A psicanalista argentina Susana Toporosi afirma que o abuso sexual contra crianças e adolescentes é, primordialmente, um crime de poder que utiliza a sexualidade como instrumento. Segundo a especialista, a violência é um problema estrutural e político, e não uma falha individual, manifestando-se frequentemente no ambiente íntimo da família.
Toporosi, que é coordenadora de Saúde Mental da Adolescência no Hospital Infantil Ricardo Gutiérrez, em Buenos Aires, explica que o trauma provoca distorções na memória e na capacidade de elaboração da violência. A experiência, quando não simbolizada, retorna por meio de sintomas, angústias ou manifestações corporais. A situação se agrava quando a vítima não encontra proteção ou quando adultos desmentem seu relato.
A especialista aponta que a incredulidade e o abandono de figuras de apego, como mães que protegem o agressor, podem causar uma retraumatização profunda. Para a psicanalista, as sequelas mais difíceis de reparar não derivam apenas da agressão, mas da negligência institucional e da culpabilização da vítima.

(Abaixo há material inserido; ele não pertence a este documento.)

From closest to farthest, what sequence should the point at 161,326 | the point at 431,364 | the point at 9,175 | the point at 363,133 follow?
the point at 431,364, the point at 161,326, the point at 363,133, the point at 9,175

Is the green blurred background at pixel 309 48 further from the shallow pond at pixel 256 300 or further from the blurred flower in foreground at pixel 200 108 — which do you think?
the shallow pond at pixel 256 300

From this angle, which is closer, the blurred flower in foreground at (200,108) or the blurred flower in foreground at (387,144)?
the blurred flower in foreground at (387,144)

Dados do Anuário Brasileiro de Segurança Pública indicam que 85,6% das ocorrências de abuso sexual na infância envolvem meninas e adolescentes de até 14 anos, enquanto 14,4% são meninos. No mapeamento de crimes de produção e distribuição de material de abuso infantil, a predominância feminina é de 84,2%, com 78,3% das vítimas na faixa da adolescência.
A autora associa a violência sexual à chamada masculinidade da submissão, termo de Alejandro Vainer e Carlos Barzani. O conceito descreve homens empobrecidos de direitos que descarregam a ilusão de poder sobre populações marginalizadas e crianças, impulsionando a escalada de feminicídios e violência intrafamiliar.

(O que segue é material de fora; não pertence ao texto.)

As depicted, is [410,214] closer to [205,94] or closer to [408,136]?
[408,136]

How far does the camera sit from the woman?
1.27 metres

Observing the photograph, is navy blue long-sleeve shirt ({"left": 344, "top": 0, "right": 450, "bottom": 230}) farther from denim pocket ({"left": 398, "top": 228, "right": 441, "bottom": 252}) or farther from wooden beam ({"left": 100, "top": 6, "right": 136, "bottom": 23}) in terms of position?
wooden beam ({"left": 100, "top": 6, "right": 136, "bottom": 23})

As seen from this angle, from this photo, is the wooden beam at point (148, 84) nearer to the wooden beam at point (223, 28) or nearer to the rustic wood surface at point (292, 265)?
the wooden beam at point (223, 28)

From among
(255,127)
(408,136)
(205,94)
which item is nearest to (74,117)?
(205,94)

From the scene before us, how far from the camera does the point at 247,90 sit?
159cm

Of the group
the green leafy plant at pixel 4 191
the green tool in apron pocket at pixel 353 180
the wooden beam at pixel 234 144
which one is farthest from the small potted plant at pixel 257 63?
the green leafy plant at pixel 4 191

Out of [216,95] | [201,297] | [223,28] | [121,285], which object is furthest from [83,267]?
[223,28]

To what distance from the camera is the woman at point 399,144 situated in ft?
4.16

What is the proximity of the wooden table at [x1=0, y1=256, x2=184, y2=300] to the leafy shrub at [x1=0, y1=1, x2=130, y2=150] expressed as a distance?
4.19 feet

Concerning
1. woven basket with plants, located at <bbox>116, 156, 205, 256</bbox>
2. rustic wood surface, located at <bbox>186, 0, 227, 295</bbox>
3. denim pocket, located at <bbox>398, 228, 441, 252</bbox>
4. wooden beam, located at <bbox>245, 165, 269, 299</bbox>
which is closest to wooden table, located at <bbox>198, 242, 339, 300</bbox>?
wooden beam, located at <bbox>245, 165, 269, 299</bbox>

O cenário é intensificado pelo uso de tecnologias digitais, com adultos que utilizam a ocultação de identidade para acessar a intimidade de jovens. Toporosi cita a inteligência artificial e a pornografia sintética como evidências da sofisticação da violência de gênero atual.
A psicanalista estará no Brasil em setembro para participar do Congresso de Psicopatologia Fundamental, em Vitória (ES), evento organizado pela Associação Universitária de Pesquisa em Psicopatologia Fundamental.